Death threats earns youth jail term
Keithon Jameas
From the Courts
December 18, 2018

Death threats earns youth jail term

To send a message to persons who threaten others with guns, two thirds of the maximum sentence of three months was handed down to a man who threatened to shoot a witness.

Nineteen-year-old Keithon James was convicted last week Monday, and will now spend the Christmas season behind bars, for using threatening language to Gilmore John of Campden Park, namely saying “I will shoot you.”

James had already acquired a charge for attempted murder in July of this year, when he was accused of shooting Kaymany Williams, 30 years of Campden Park, in his stomach on June 13. John is a witness in that case.

James received the new charge on December 4, and Senior Magistrate Rickie Burnett decided last week Monday that there was sufficient evidence for him to believe that the threat had truly been made.

Defense lawyer Grant Connell noted that placing James on a bond would be “sufficient and appropriate”, and asked that if the court was indeed minded to impose a custodial sentence that it could be suspended.

Prosecutor Corlene Samuel did not agree, and felt that a prison sentence was in order. “Reason being that this defendant would understand the seriousness of this offence, likewise, the other persons who are doing the same thing would understand the seriousness of what they are doing when it comes to witnesses that are before the court,” she explained.

She emphasized, “Your honour, it’s a serious, serious, serious issue that we are dealing with as prosecution, and on the court as a whole, where witnesses are being threatened.”

Connell said that the case in question had come before the court many times but “no witnesses have shown up, not even the police officer.”

He continued that his client would therefore technically not have had knowledge that John was a witness, and the threats came from the usual feud that was ongoing between them.
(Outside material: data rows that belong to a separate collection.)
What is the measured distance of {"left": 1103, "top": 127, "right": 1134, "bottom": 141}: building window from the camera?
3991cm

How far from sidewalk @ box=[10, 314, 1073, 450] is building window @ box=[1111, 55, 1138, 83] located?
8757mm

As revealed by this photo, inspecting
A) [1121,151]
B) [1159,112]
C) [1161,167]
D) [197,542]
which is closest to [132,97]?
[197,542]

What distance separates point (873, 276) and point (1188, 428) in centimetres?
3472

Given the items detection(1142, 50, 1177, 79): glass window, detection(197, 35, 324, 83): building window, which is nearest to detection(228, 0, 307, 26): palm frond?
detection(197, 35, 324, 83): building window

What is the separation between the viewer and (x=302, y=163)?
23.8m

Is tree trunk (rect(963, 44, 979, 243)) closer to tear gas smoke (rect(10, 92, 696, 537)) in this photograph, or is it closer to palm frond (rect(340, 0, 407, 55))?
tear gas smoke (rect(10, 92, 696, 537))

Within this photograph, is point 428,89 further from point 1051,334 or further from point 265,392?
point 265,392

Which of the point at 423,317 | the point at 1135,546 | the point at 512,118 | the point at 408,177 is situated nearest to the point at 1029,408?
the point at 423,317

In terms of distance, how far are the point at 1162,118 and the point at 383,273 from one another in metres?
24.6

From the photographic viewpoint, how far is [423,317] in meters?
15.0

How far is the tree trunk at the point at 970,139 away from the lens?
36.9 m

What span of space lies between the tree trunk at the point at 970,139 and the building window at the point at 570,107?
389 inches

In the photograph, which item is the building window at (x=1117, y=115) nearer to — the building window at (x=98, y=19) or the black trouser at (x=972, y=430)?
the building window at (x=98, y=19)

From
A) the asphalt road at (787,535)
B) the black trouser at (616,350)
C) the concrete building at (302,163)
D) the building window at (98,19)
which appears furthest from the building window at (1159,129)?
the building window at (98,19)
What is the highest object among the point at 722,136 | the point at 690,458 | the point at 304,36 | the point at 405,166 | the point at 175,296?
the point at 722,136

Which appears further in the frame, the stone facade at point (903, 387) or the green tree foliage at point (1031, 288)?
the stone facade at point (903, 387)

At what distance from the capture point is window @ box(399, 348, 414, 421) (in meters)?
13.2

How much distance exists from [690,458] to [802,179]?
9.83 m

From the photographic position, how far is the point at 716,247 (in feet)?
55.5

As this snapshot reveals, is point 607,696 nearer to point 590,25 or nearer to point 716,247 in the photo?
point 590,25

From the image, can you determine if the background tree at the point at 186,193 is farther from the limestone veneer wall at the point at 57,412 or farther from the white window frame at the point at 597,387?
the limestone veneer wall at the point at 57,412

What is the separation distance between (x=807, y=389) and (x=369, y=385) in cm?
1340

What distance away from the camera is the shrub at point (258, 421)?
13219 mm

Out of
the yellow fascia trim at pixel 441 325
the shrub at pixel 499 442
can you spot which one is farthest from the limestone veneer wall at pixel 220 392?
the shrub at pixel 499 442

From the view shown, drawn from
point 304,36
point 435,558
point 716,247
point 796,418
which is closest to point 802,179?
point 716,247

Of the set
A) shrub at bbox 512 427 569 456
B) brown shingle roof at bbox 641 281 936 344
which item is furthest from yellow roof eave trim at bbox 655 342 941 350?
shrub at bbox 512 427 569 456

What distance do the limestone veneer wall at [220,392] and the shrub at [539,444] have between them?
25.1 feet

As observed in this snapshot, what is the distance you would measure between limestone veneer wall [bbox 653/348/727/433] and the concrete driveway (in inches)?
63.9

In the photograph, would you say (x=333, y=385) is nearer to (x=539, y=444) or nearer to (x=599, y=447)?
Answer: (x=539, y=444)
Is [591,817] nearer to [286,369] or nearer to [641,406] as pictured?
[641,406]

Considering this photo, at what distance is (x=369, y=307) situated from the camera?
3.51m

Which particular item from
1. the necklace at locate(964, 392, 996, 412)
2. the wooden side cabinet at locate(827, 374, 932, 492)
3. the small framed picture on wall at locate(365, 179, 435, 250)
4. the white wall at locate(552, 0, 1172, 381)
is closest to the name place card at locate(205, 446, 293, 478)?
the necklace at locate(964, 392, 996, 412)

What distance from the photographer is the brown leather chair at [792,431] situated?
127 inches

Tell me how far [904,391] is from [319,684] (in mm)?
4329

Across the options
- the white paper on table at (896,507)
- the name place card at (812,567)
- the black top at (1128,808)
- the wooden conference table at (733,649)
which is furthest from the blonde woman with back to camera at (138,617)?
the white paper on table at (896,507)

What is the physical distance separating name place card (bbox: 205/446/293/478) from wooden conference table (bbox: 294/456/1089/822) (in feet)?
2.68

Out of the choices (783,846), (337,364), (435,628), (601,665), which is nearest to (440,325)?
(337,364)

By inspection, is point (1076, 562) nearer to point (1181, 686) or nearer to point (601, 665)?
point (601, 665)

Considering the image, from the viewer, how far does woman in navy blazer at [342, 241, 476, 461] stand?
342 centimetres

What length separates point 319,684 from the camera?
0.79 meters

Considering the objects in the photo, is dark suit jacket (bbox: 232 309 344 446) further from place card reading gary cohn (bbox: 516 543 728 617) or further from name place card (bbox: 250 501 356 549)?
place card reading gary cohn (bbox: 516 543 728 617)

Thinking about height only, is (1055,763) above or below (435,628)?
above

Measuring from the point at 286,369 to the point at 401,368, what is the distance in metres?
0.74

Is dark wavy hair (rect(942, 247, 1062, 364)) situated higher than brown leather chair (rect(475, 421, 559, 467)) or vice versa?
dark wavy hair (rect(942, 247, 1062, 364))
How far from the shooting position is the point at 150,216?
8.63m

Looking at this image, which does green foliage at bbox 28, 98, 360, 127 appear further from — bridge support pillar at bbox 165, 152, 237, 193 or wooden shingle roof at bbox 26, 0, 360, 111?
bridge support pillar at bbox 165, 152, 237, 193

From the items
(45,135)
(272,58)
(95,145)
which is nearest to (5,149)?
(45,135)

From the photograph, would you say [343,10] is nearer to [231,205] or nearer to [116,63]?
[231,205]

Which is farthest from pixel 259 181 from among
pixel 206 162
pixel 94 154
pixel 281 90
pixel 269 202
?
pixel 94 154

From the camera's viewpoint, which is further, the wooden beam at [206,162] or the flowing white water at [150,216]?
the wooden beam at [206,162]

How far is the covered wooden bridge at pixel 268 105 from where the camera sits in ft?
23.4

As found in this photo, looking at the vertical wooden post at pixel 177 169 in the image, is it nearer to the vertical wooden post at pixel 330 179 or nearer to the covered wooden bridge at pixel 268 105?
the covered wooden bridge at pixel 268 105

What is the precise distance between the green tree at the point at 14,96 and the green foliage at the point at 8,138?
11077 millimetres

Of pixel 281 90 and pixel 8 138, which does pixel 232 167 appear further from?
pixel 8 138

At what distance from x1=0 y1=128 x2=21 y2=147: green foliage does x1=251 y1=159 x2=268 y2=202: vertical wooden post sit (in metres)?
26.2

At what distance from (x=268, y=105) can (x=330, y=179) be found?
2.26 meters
He also added that no words were used during the incident to the effect of James accusing John of selling him out, or the like.

“I don’t think, I humbly submit, that he being a witness should be the common denominator in the equation of this court case,” Connell ended.

The magistrate asked Samuel to respond to this submission, and she stated that she believed that Connell was focusing on something that James had said.

“His client said that the matter is not going anywhere because every time the matter call, there was nothing happening,” she posited. “That is what he said and not that he doesn’t know that this man is a witness in the matter,” she continued.

She clarified that she believed that what James was trying to insinuate was that the case was no longer before the court, which she says is not the case.

In any case, her final plea was that the words in and of themselves were serious, and “Giving the defendant a slap on the wrist would not make him realize what he did was wrong. We are asking, your honour, that the sentence that is meted out to the defendant reflects the seriousness of the offence.”

The magistrate, in sentencing James, noted the prevalence of the offence of threatening language.

“We all live in St Vincent, we know of the presence or absence of guns in St Vincent and the Grenadines, and the court must send a message to persons who are likely to threaten others with guns, that that must stop,” he stated.

The maximum prison sentence being three months, Burnett sentenced James to two months imprisonment.